→ **Exercise description**
Copy out word for word the lines from the one containing "What distance divides" through the end of the records below, both ends included.

*** Excerpted data ***

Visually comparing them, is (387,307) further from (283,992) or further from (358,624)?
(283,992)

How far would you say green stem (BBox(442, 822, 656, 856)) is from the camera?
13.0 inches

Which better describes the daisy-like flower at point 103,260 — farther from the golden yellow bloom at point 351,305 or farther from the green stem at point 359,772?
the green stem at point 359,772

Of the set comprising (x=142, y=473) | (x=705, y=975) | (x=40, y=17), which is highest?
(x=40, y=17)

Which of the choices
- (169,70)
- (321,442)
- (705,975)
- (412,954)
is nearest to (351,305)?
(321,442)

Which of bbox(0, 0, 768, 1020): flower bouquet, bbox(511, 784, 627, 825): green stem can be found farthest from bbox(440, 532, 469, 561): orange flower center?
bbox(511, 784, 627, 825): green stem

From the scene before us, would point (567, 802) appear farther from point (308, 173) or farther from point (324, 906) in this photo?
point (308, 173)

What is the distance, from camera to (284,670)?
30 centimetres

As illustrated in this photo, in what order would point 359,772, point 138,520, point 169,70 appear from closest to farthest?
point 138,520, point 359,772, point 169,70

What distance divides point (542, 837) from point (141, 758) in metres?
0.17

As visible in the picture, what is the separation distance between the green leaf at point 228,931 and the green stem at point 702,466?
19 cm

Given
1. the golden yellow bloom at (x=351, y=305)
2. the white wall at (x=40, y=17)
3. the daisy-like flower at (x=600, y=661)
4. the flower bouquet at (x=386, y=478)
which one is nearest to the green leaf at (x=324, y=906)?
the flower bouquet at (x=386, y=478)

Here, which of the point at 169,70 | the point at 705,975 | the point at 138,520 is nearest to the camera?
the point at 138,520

***

→ **Correct output**
What distance divides point (542, 837) from point (141, 758) in metres?
0.17

As visible in the picture, what is the separation distance between the green leaf at point 228,931 and the green stem at point 702,466?
19 cm

Given
1. the golden yellow bloom at (x=351, y=305)
2. the white wall at (x=40, y=17)
3. the daisy-like flower at (x=600, y=661)
4. the flower bouquet at (x=386, y=478)
which one is nearest to the green leaf at (x=324, y=906)?
the flower bouquet at (x=386, y=478)

Here, which of the point at 169,70 | the point at 705,975 | the point at 138,520 is nearest to the camera?
the point at 138,520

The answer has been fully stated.